If you didn’t know, Viagra was born of research on a compound originally intended to treat heart disease. Who knew that the interesting side effect of the compound would create such a media sensation? (not to mention all the lame jokes and commercials accompanying these medications)
The FDA began investigating the potential link between Viagra and similar drugs with hearing loss after reading a case report published in April 2007 in the Journal of Laryngology & Otology. The agency found 29 post-marketing reports of sudden hearing loss in one ear for patients taking Viagra and similar compounds.

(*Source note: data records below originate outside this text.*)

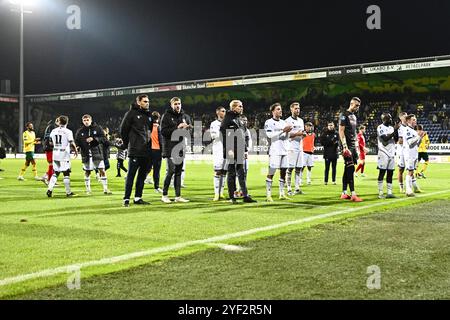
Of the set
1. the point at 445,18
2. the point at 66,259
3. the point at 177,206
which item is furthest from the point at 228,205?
the point at 445,18

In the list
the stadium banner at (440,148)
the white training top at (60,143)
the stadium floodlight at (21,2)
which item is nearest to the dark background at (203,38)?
the stadium floodlight at (21,2)

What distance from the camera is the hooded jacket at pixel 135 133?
31.2 feet

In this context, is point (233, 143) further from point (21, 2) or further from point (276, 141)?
point (21, 2)

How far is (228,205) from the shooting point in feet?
32.1

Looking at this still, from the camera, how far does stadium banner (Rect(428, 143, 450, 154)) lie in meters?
31.6

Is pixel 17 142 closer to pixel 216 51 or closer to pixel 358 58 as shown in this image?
pixel 216 51

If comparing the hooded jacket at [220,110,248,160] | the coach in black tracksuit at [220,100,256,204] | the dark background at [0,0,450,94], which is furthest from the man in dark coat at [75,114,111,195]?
the dark background at [0,0,450,94]

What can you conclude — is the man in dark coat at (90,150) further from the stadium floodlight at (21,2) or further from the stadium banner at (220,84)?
the stadium floodlight at (21,2)

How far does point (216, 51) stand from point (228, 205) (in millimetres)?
35865

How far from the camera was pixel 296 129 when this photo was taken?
12.3 m

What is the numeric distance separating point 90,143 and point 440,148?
26.2m

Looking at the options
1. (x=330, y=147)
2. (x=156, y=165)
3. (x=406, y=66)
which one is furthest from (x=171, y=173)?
(x=406, y=66)

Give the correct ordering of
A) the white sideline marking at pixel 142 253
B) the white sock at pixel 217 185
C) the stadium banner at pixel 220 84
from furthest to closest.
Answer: the stadium banner at pixel 220 84, the white sock at pixel 217 185, the white sideline marking at pixel 142 253

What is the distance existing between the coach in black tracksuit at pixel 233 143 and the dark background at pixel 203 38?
2676 centimetres
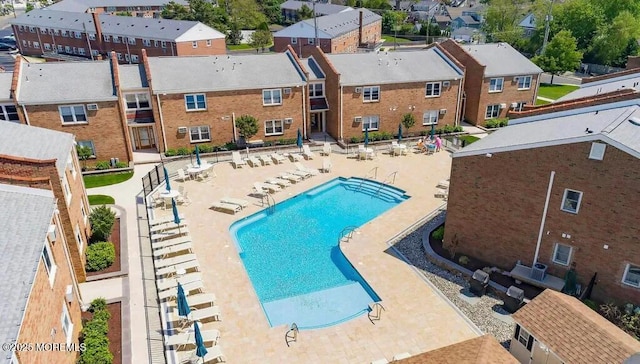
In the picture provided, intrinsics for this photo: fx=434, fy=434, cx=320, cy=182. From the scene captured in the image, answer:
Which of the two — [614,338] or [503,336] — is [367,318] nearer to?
[503,336]

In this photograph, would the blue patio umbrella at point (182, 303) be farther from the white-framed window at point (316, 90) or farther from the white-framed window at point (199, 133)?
the white-framed window at point (316, 90)

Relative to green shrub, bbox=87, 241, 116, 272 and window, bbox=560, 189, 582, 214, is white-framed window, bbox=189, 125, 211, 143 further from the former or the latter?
window, bbox=560, 189, 582, 214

Now, the FDA wants the drug makers to warn consumers taking ED drugs about the risk of sudden hearing loss after “a very small number of patients” reported sudden hearing loss, sometimes with ringing in the ears and dizziness. Patients who experience sudden hearing loss are advised to stop taking the drug immediately and get medical help.

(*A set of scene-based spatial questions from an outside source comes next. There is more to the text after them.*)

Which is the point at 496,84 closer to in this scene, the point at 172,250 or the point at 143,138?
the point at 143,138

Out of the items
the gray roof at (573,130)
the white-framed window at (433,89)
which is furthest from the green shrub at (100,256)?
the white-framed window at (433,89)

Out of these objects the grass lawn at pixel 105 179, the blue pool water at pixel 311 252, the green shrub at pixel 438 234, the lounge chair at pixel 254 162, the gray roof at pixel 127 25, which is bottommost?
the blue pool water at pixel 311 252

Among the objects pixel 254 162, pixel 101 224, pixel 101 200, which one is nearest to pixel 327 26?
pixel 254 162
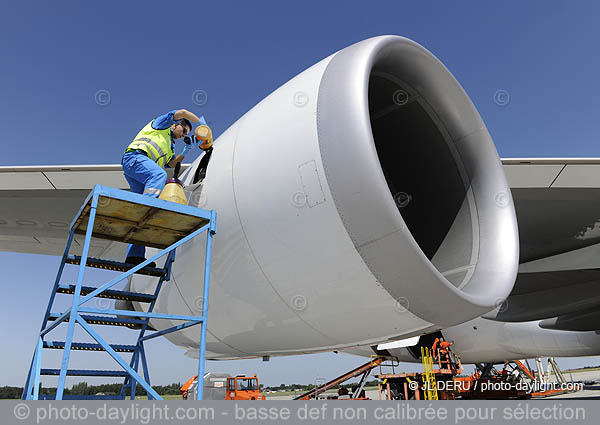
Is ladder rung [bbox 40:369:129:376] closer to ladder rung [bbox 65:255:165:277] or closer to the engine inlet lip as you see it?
ladder rung [bbox 65:255:165:277]

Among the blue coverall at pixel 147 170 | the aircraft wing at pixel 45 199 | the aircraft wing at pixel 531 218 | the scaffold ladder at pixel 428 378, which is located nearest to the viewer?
the blue coverall at pixel 147 170

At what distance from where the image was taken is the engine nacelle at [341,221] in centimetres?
244

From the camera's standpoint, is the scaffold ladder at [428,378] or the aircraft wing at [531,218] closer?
the aircraft wing at [531,218]

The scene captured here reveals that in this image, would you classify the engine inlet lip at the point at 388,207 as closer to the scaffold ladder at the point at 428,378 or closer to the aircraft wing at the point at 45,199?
the aircraft wing at the point at 45,199

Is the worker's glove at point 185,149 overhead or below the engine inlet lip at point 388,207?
overhead

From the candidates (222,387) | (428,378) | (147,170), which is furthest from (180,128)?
(222,387)

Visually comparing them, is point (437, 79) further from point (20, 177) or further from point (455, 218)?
point (20, 177)

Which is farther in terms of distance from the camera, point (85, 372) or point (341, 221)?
point (85, 372)

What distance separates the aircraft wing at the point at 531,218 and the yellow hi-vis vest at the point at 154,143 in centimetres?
204

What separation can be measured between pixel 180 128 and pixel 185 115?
26cm

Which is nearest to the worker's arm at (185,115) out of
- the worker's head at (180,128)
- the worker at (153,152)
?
the worker at (153,152)

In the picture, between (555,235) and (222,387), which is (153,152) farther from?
(222,387)

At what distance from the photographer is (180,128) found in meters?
3.80

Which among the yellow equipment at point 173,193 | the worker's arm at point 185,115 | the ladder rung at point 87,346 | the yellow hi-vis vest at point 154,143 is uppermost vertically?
the worker's arm at point 185,115
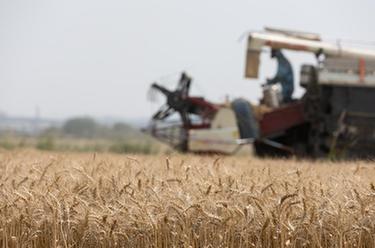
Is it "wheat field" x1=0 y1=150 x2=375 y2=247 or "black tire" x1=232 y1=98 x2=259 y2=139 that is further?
"black tire" x1=232 y1=98 x2=259 y2=139

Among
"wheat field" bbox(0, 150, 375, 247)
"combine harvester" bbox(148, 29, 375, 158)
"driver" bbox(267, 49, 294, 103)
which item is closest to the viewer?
"wheat field" bbox(0, 150, 375, 247)

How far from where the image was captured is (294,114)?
14633 mm

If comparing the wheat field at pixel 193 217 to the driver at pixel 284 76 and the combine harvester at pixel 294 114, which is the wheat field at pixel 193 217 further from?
the driver at pixel 284 76

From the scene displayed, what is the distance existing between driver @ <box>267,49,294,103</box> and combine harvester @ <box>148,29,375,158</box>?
0.61 ft

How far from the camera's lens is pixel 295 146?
588 inches

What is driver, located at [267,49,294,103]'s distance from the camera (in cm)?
1519

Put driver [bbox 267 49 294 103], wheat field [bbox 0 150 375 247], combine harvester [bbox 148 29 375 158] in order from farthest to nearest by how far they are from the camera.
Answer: driver [bbox 267 49 294 103] < combine harvester [bbox 148 29 375 158] < wheat field [bbox 0 150 375 247]

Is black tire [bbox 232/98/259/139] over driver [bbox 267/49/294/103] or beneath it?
beneath

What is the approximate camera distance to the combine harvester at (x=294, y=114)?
14055mm

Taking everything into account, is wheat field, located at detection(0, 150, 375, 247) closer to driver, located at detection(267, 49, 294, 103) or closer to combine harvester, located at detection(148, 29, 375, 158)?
combine harvester, located at detection(148, 29, 375, 158)

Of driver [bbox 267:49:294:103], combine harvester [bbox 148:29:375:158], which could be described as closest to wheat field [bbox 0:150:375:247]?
combine harvester [bbox 148:29:375:158]

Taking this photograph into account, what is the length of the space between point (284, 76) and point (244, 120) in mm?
1527

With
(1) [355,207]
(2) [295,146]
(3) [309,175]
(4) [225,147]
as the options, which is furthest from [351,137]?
(1) [355,207]

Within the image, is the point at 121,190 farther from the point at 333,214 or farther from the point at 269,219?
the point at 333,214
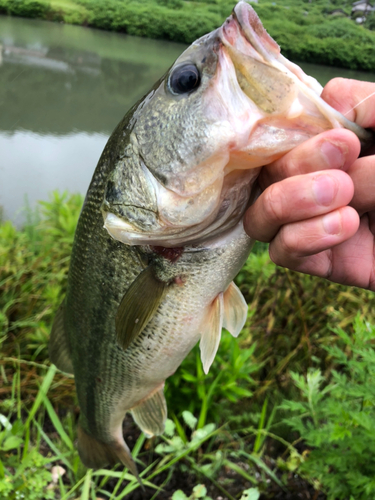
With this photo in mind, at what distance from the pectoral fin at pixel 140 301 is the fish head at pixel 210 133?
147 mm

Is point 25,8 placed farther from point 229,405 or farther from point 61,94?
point 229,405

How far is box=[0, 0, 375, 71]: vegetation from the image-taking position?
845 centimetres

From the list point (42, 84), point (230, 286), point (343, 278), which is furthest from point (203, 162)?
point (42, 84)

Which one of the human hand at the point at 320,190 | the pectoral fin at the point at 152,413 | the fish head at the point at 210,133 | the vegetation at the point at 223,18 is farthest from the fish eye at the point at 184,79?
the vegetation at the point at 223,18

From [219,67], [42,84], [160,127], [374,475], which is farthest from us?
[42,84]

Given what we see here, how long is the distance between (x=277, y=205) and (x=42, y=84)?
11027 mm

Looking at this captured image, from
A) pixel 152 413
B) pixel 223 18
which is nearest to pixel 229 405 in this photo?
pixel 152 413

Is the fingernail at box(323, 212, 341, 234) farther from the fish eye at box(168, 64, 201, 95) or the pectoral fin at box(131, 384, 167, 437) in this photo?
the pectoral fin at box(131, 384, 167, 437)

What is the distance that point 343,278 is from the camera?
1217 mm

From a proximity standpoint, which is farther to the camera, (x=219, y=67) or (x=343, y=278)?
(x=343, y=278)

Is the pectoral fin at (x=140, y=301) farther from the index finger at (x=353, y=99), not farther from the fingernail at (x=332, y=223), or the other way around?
the index finger at (x=353, y=99)

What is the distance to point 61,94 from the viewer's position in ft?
31.0

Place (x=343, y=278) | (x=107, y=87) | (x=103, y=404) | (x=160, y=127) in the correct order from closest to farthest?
(x=160, y=127)
(x=343, y=278)
(x=103, y=404)
(x=107, y=87)

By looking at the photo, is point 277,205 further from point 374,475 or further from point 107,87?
point 107,87
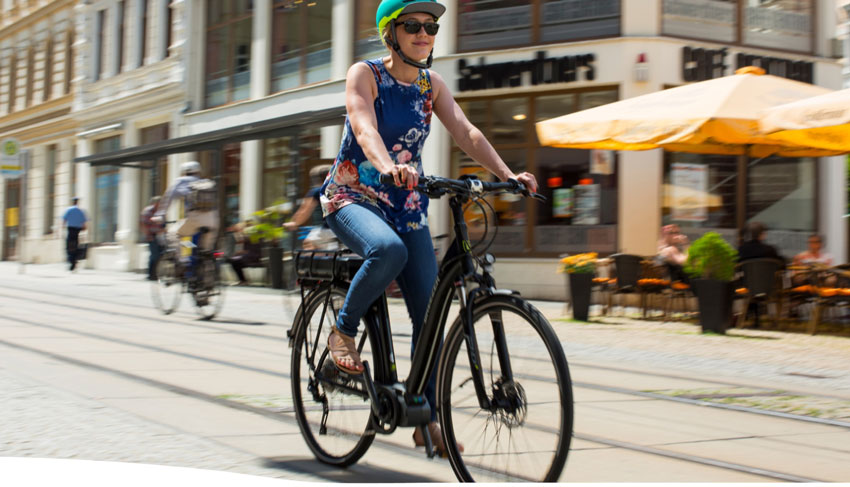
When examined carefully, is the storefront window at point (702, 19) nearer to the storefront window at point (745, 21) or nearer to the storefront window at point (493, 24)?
the storefront window at point (745, 21)

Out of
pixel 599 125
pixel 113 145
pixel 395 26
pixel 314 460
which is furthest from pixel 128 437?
pixel 113 145

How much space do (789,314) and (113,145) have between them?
22173 millimetres

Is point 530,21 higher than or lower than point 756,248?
higher

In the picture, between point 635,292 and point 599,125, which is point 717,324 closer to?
point 635,292

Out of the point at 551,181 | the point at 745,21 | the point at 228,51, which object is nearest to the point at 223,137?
the point at 228,51

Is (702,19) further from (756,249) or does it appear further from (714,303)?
(714,303)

Given the number of prescriptions that have been dispensed for Viagra and family, 29 reports of sudden hearing loss really isn’t a “big” number. However, let’s take this in the context of the current media attention on children’s cough medication calling to be banned because of less than 60 total deaths over the span of more than 35 years (1969-2006). Even if infant deaths due to cough mixture were attributed to inappropriate dosing, 29 drug-related adverse events of anything these days may be too many to be ignored.